▸ REQUIREMENT: Extract the lines of the records below, unchanged, starting with the line that contains "Given point (216, 340), point" and continuing through the end of the records, both ends included.

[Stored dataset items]
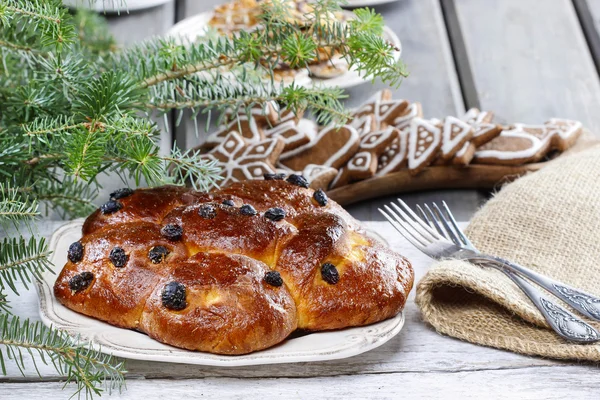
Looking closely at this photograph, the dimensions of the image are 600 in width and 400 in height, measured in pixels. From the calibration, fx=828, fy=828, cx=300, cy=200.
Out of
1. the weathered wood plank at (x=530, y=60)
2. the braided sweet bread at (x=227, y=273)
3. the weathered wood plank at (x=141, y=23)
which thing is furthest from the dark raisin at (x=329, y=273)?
the weathered wood plank at (x=141, y=23)

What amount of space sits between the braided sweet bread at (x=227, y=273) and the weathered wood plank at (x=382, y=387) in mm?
85

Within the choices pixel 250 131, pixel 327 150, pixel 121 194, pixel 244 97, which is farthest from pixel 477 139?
pixel 121 194

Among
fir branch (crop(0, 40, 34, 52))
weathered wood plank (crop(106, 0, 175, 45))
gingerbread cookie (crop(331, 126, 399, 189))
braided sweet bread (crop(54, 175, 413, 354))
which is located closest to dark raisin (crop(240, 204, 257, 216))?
braided sweet bread (crop(54, 175, 413, 354))

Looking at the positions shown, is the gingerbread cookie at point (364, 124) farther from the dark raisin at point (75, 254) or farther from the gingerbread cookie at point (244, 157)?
the dark raisin at point (75, 254)

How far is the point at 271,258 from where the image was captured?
1271 mm

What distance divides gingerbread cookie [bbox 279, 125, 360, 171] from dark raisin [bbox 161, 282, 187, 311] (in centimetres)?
94

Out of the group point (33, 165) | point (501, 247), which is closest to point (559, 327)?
point (501, 247)

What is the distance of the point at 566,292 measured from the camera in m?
1.38

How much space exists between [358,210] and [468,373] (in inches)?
33.7

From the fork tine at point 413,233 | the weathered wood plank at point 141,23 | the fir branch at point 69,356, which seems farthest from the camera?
the weathered wood plank at point 141,23

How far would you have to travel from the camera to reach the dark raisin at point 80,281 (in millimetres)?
1232

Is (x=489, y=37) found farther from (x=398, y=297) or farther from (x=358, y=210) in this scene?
(x=398, y=297)

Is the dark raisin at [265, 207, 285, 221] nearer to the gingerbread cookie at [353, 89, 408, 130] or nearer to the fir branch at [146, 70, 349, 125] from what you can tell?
the fir branch at [146, 70, 349, 125]

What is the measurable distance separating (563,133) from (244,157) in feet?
2.71
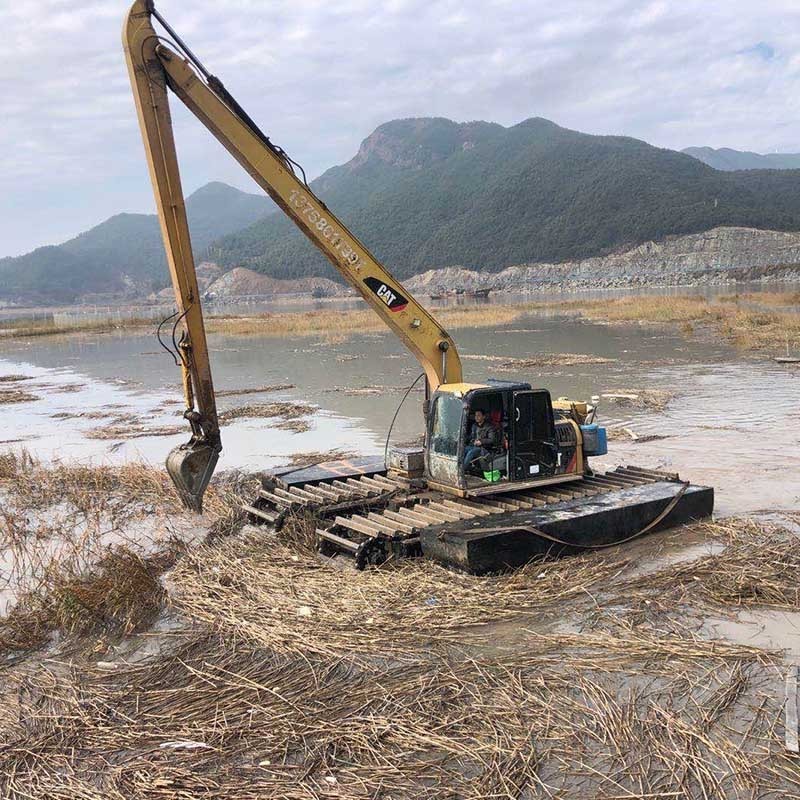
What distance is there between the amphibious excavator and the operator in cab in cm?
1

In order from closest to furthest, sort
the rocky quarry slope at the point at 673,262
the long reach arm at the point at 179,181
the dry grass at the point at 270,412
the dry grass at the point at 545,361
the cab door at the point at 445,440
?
1. the long reach arm at the point at 179,181
2. the cab door at the point at 445,440
3. the dry grass at the point at 270,412
4. the dry grass at the point at 545,361
5. the rocky quarry slope at the point at 673,262

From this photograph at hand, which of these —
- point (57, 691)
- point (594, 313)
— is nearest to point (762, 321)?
point (594, 313)

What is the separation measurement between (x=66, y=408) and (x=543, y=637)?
18849mm

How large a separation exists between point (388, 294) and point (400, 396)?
37.7 feet

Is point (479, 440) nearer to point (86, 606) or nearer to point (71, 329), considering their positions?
point (86, 606)

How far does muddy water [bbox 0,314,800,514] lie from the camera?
1382 cm

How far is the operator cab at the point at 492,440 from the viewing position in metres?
9.12

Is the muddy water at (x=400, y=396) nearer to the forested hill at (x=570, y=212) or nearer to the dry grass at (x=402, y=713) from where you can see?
the dry grass at (x=402, y=713)

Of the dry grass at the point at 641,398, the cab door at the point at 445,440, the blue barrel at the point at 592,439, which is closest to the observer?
the cab door at the point at 445,440

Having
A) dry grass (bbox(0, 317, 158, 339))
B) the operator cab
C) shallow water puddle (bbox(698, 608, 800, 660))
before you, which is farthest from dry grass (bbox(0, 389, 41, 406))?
dry grass (bbox(0, 317, 158, 339))

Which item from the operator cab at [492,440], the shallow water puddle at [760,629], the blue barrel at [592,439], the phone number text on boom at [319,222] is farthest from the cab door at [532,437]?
the shallow water puddle at [760,629]

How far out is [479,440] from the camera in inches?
362

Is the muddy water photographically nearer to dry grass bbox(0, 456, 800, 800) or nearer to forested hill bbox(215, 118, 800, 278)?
dry grass bbox(0, 456, 800, 800)

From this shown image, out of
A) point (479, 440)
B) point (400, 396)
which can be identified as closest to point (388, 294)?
point (479, 440)
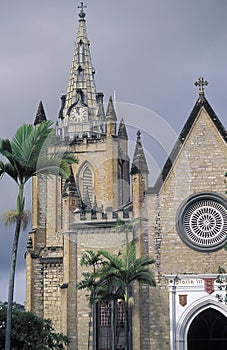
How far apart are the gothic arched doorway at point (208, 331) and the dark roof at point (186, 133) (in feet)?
24.8

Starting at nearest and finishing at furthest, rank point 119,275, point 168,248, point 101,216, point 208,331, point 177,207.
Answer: point 119,275
point 208,331
point 168,248
point 177,207
point 101,216

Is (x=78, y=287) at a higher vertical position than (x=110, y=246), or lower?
lower

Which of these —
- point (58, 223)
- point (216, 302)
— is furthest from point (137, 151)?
point (58, 223)

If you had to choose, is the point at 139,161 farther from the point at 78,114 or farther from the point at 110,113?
the point at 78,114

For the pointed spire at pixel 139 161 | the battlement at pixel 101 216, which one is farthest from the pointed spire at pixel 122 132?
the battlement at pixel 101 216

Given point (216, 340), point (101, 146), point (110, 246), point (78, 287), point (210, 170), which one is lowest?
point (216, 340)

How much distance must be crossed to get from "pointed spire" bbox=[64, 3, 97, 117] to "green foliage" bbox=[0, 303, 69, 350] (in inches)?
1525

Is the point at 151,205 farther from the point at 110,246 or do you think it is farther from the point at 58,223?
the point at 58,223

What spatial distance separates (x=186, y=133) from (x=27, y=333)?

▸ TASK OUTPUT:
Given point (216, 340), point (101, 146), point (110, 246), point (78, 287), point (210, 170), which one is lowest?
point (216, 340)

How much distance must be crossed to get from "pointed spire" bbox=[64, 3, 97, 117] to "green foliage" bbox=[0, 303, 69, 350] (in inches)?
1525

Is the point at 151,205 farther from the point at 110,246 or do you think it is farther from the point at 58,223?
the point at 58,223

What spatial distance separates (x=186, y=133) from (x=27, y=333)?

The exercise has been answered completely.